**What to work on**.
From the listing below, copy out word for word only the lines from the one containing "Determine the order of" up to and including the one containing "Answer: pixel 358".

════

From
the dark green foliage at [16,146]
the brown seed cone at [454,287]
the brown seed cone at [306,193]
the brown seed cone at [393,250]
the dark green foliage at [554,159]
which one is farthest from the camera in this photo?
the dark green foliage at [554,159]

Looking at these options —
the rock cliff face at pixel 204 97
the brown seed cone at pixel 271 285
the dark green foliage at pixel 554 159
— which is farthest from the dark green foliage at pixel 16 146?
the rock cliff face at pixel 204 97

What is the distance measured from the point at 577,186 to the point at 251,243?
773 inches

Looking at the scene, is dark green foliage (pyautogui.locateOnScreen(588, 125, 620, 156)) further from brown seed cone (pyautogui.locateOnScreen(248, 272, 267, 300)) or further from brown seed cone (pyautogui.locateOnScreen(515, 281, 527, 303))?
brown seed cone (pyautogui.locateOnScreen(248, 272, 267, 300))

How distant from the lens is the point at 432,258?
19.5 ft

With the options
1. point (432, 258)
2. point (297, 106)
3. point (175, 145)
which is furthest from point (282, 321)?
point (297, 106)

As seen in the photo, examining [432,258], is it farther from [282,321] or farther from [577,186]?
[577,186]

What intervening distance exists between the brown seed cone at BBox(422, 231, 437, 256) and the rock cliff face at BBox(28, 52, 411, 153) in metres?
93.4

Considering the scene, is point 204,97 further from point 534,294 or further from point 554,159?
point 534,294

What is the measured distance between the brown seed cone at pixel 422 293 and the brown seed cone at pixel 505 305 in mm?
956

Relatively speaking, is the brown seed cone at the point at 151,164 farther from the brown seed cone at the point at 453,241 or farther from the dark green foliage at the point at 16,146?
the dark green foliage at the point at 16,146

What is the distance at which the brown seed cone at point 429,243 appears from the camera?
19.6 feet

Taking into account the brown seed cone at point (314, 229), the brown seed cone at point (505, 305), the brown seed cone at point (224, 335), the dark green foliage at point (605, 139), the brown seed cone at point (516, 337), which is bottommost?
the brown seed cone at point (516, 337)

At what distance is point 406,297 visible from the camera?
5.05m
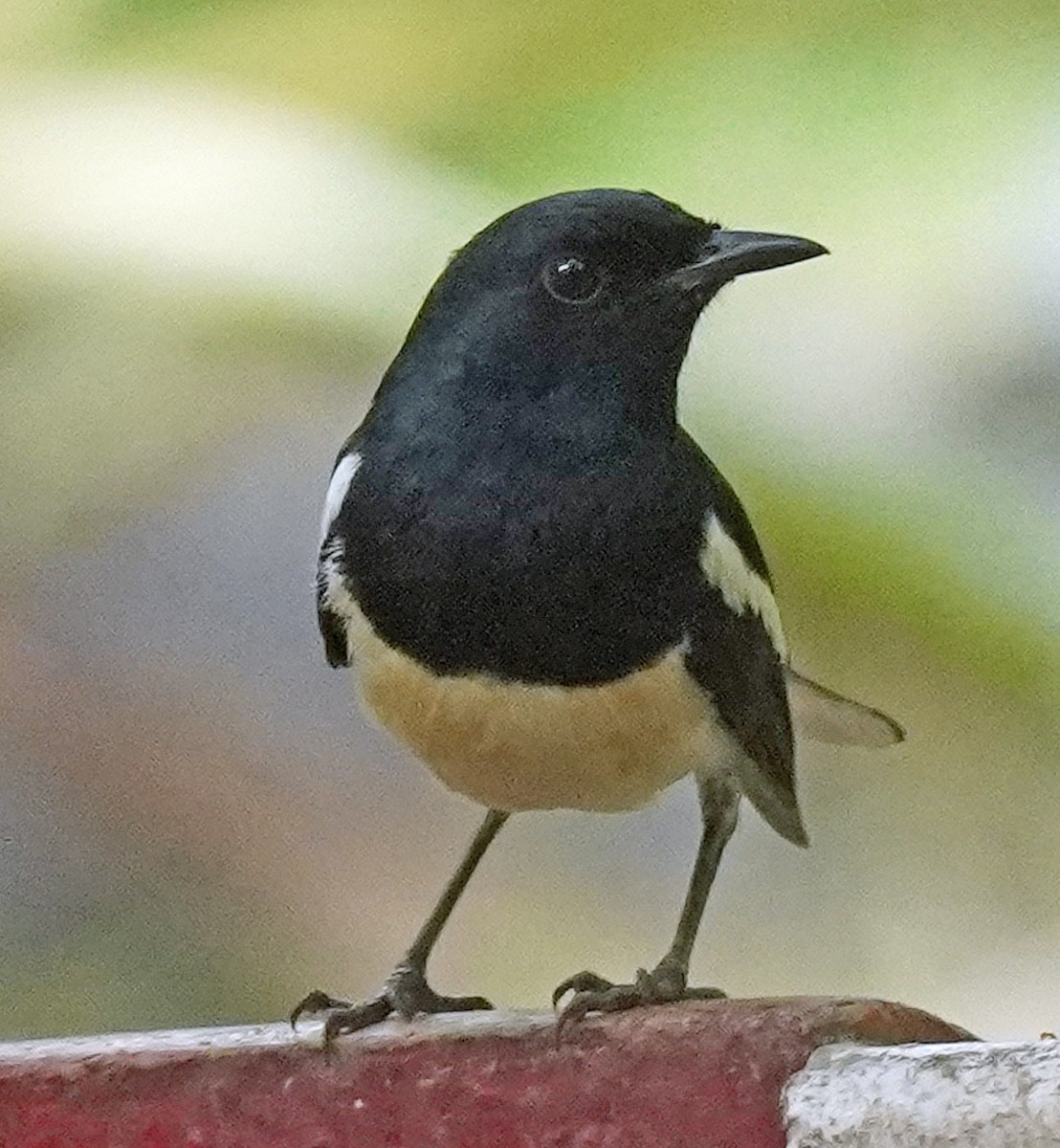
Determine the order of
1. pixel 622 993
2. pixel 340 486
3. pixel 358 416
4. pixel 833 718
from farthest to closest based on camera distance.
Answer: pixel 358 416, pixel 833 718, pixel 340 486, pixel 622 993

════

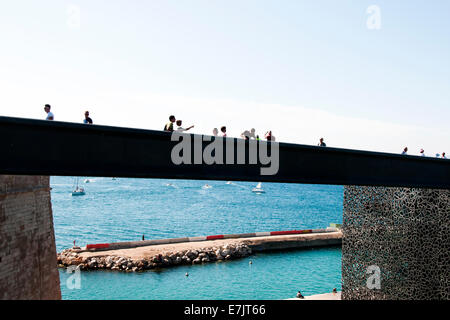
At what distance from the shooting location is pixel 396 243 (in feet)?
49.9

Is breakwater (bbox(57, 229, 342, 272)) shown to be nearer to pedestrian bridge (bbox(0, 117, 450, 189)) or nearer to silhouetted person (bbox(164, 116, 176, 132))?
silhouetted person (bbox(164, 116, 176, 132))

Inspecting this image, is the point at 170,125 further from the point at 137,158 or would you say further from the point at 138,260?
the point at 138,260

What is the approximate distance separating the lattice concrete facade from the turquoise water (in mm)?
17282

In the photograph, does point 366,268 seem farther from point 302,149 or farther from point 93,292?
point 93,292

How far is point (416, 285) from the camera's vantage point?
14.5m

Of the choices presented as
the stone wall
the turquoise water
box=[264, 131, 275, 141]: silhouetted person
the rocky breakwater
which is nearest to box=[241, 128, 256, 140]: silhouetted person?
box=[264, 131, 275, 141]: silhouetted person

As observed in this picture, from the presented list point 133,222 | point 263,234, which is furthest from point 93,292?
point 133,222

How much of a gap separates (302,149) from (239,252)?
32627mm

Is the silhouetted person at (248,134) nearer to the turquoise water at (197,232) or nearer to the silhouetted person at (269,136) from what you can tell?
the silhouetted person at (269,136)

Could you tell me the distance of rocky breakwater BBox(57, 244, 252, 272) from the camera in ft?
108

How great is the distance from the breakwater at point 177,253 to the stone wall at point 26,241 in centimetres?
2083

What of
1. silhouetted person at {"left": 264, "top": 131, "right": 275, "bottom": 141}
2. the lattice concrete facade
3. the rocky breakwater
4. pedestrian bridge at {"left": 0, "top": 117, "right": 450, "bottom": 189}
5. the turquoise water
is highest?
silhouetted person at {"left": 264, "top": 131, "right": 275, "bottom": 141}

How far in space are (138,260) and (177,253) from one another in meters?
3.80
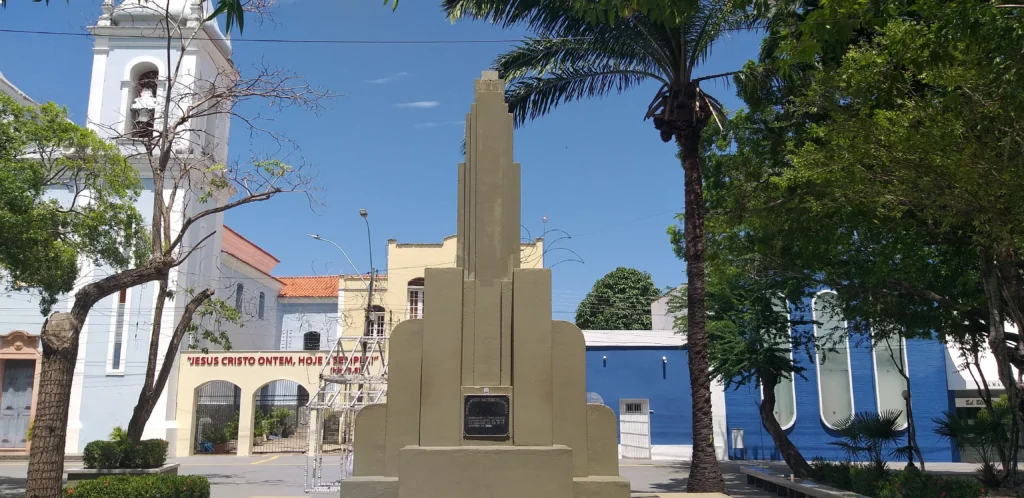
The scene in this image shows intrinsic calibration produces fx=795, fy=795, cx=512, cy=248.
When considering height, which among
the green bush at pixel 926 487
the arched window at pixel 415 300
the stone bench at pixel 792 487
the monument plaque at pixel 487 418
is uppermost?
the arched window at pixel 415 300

════

**Reply to the task**.
Determine the order of
1. pixel 622 993
2. pixel 340 486
3. pixel 358 416
4. pixel 833 718
from farthest to closest based on camera distance.
Answer: pixel 358 416, pixel 833 718, pixel 340 486, pixel 622 993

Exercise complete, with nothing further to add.